An increasing number of markets of engaged users who are involved in creating their own solutions would further expand the representativeness, and therefore the appeal, of products and services that would reflect the needs of their own populations, simultaneously expanding markets and reducing potential harm from bias. 
In short, these tech companies would be creating the very environments essential to their own economic and market growth, whilst the communities would see not only infrastructure and jobs, but capacity-building to enable their own societies to become partners and independent players in the tech sector. This expansion in social capital leads to growth in human capital, productivity and societal stability, all of which are essential to sustainable wealth. 
To Cooperate or To Compete?
While tech companies could decide whether or not to cooperate in such social capital ventures, what matters most is that a) they commit to doing them, and b) agree upon a common set of reliable and measurable indicators or milestones for undertaking and scaling them up. Nothing could be worse than inconsistency in either the metrics or rules for engagement, such that societies that meet the same metrics receive unequal treatment. 
It is fair for tech companies to propose regional cooperation between small states with limited population sizes and infrastructure. It is unfair to avoid investment once a society demonstrates stability and growth, but is overlooked due to historical neglect of that nation or region. Although the relationship between investment and societal stability is complex, the absence of investment contributes to an absence of opportunity, and to lawlessness and civil disorder.
Insofar as cooperation between tech companies on these investments is concerned, perhaps the best practice for them is to do what they do best, compete. Competition would have the advantage of creating natural checks and balances. If one company is slow to invest in a setting, another company could use that to its advantage to steal a march on a potential market. Apple has already shown a willingness to proactively bring its investors along with it in the corporate commitments to clean energy and recycling. Moreover, it has an active and vocal user base that will hold it accountable for inconsistencies and evidence of bias, not to mention third-party watchdogs who hold Apple to higher standards than many of Apple’s competitors.

- _SOURCE INFORMATION_:
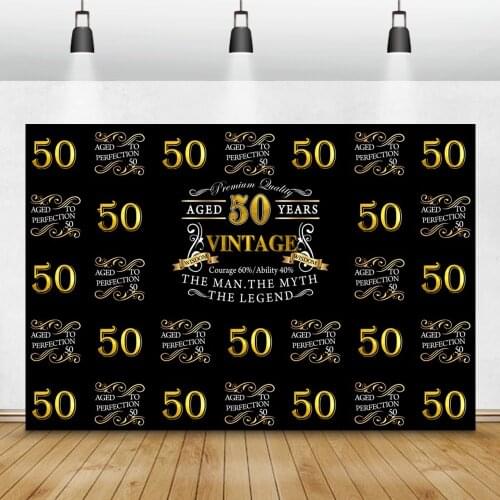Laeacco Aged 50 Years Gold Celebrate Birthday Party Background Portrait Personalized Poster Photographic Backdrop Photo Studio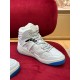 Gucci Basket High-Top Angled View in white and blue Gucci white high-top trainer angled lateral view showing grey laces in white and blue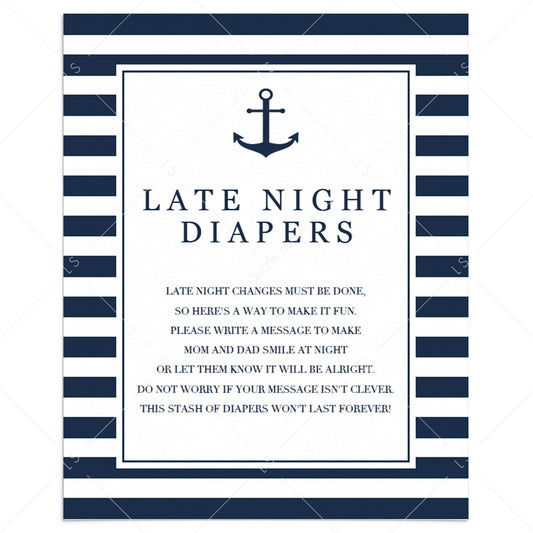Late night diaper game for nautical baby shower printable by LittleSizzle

* * *

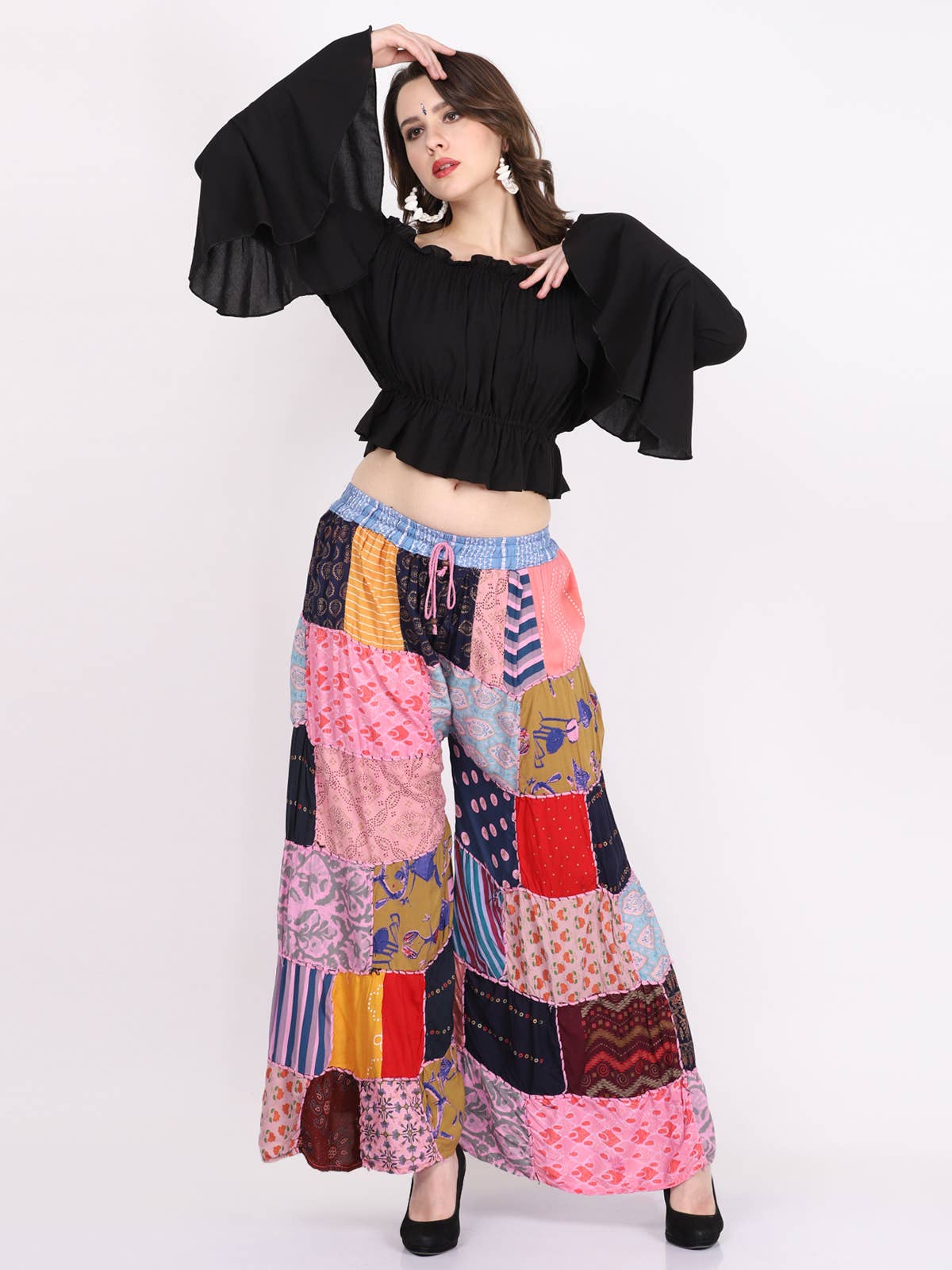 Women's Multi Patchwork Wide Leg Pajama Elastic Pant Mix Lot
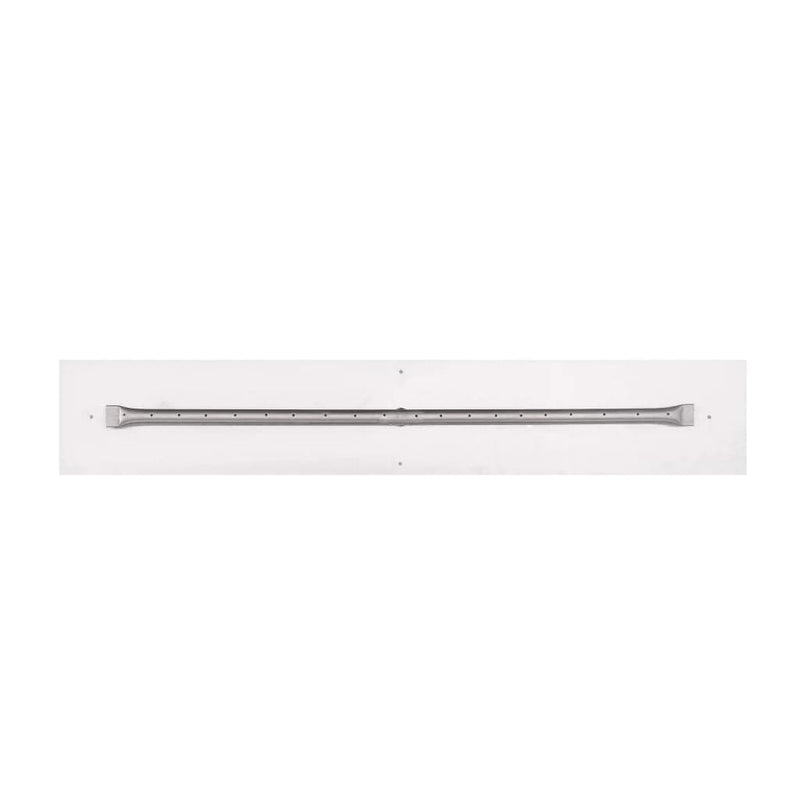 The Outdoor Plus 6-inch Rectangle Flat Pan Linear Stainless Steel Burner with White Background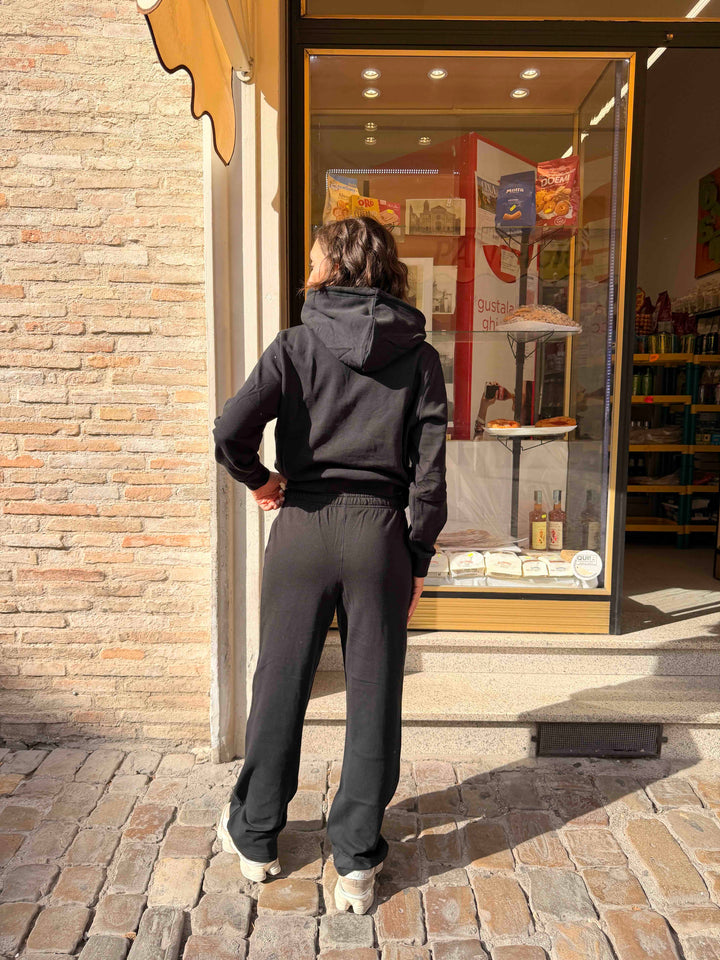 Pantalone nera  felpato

==

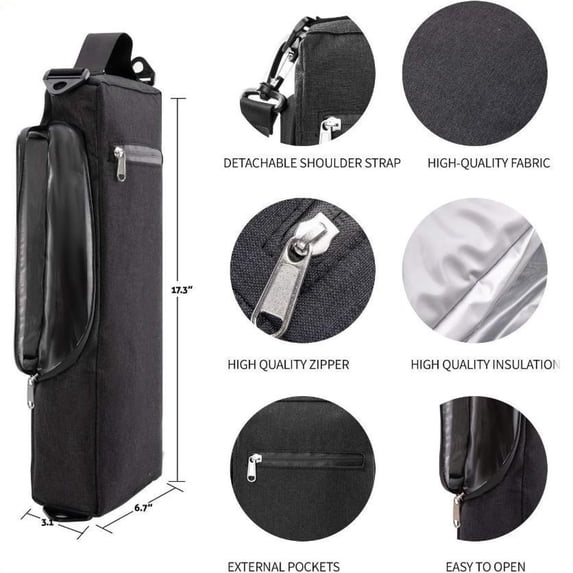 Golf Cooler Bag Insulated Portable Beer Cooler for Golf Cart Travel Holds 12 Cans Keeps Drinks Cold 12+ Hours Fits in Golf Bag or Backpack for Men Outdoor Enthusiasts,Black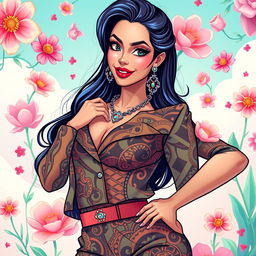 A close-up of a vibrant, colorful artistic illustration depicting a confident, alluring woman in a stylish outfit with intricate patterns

- _WORK TASK A_:
Answer these from the passage on tech companies and social capital:
(i) What two things does the passage say matter most regarding tech companies and social capital ventures?
(ii) What advantage would competition between tech companies have?
(iii) In which two corporate commitments has Apple brought its investors along with it?
- _WORK TASK B_: In one to three sentences, explain why the passage on tech companies and social capital calls competition perhaps the best practice for these investments.
- _WORK TASK C_: Write the next part of the passage on tech companies investing in social capital, starting after its final sentence.
None of the material is needed here.

- _EXERCISE OUTPUT A_:
(i) That they commit to doing them, and that they agree upon a common set of reliable and measurable indicators or milestones for undertaking and scaling them up.
(ii) It would create natural checks and balances.
(iii) Clean energy and recycling.

- _EXERCISE OUTPUT B_: Competition would create natural checks and balances. If one company is slow to invest in a setting, another company could take advantage of that to steal a march on a potential market.

- _EXERCISE OUTPUT C_:
Conclusion
The conflict between free and open vs autocratic and repressive societies is present and shows no sign of abating. At stake is not only freedom, but societal stability and sustainable prosperity. The tech sector, led by Apple and other Big Tech, has a stake in this, and can strategically invest in those societies and countries that show promise for growth not only as emerging markets but platforms of stability as a buttress against conflict. These sites could not only encourage other communities to follow suit, but decrease risk to Apple and others by creating dispersed redundancy and production surge capacity. These communities could also become dynamic engines of innovation, accelerating the distribution of tech benefit to resource-poor settings, reduce income inequality and opportunities for conflict. In a world with more prosperity and less conflict, everyone wins. 
Tags: Apple, Big Tech, featured, human rights
https://www.macobserver.com/analysis/apple-big-tech-and-their-role-in-conflict-prevention-and-mitiga...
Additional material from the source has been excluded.